::: Records to use :::
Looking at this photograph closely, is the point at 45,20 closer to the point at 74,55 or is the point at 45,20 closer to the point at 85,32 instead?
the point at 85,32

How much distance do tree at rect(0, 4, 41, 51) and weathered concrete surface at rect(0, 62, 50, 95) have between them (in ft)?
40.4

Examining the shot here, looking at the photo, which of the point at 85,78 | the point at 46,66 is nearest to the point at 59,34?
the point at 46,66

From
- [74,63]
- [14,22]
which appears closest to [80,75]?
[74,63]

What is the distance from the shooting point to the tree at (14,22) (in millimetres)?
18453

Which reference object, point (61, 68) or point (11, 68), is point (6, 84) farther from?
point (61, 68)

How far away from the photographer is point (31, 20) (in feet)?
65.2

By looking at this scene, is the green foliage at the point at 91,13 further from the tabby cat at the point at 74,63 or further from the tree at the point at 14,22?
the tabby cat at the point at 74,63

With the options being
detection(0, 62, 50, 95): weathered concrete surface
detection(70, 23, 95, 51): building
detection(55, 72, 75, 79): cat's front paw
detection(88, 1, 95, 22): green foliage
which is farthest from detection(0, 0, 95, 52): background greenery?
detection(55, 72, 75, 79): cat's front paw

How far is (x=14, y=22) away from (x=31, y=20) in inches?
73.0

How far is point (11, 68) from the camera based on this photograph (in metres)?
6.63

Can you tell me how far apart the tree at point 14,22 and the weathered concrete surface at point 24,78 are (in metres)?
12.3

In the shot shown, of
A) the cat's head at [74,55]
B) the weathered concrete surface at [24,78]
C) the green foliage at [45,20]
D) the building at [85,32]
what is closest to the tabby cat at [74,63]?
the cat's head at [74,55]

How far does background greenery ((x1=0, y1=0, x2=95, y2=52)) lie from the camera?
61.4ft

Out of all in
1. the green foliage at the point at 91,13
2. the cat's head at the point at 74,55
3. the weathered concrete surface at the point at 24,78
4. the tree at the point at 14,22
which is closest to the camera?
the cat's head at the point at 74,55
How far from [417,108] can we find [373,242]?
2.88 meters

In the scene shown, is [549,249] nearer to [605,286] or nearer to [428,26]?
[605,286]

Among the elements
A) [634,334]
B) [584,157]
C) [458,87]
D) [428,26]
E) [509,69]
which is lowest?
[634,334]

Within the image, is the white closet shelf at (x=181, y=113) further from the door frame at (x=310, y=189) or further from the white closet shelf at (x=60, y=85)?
:::
#### Exercise prompt
Send back every record, precisely as written.

#### Reply
Looking at this photograph closely, is the point at 45,20 closer to the point at 74,55 or is the point at 45,20 closer to the point at 85,32 instead?
the point at 85,32

How much distance do tree at rect(0, 4, 41, 51) and weathered concrete surface at rect(0, 62, 50, 95) have between them (in ft)?
40.4

Examining the shot here, looking at the photo, which of the point at 85,78 | the point at 46,66 is nearest to the point at 59,34?
the point at 46,66

From
- [74,63]
- [14,22]
which appears closest to [80,75]?
[74,63]

What is the distance from the shooting point to the tree at (14,22) (in millimetres)?
18453

Which reference object, point (61, 68) or point (11, 68), is point (6, 84) farther from?
point (61, 68)

How far away from the photographer is point (31, 20) (in feet)?
65.2

By looking at this scene, is the green foliage at the point at 91,13 further from the tabby cat at the point at 74,63 or further from the tree at the point at 14,22?
the tabby cat at the point at 74,63

With the options being
detection(0, 62, 50, 95): weathered concrete surface
detection(70, 23, 95, 51): building
detection(55, 72, 75, 79): cat's front paw
detection(88, 1, 95, 22): green foliage
which is farthest from detection(0, 0, 95, 52): background greenery?
detection(55, 72, 75, 79): cat's front paw

How far is (x=14, y=22) away from (x=31, y=20) in inches?
73.0

How far is point (11, 68) from the camera based on this photograph (in metres)?
6.63

Can you tell me how far apart the tree at point 14,22 and the weathered concrete surface at point 24,78 are (in metres)?
12.3

In the shot shown, of
A) the cat's head at [74,55]
B) the weathered concrete surface at [24,78]
C) the green foliage at [45,20]
D) the building at [85,32]
what is closest to the tabby cat at [74,63]?
the cat's head at [74,55]

How far does background greenery ((x1=0, y1=0, x2=95, y2=52)) lie from the camera?
61.4ft

Out of all in
1. the green foliage at the point at 91,13
2. the cat's head at the point at 74,55
3. the weathered concrete surface at the point at 24,78
4. the tree at the point at 14,22
which is closest to the camera?
the cat's head at the point at 74,55
How far from [417,108] can we find [373,242]?
2.88 meters

In the scene shown, is [549,249] nearer to [605,286] or nearer to [428,26]?
[605,286]

Among the elements
A) [634,334]
B) [584,157]
C) [458,87]
D) [428,26]
E) [509,69]
which is lowest?
[634,334]

Within the image, is the white closet shelf at (x=181, y=113) further from the door frame at (x=310, y=189) or further from the white closet shelf at (x=60, y=85)?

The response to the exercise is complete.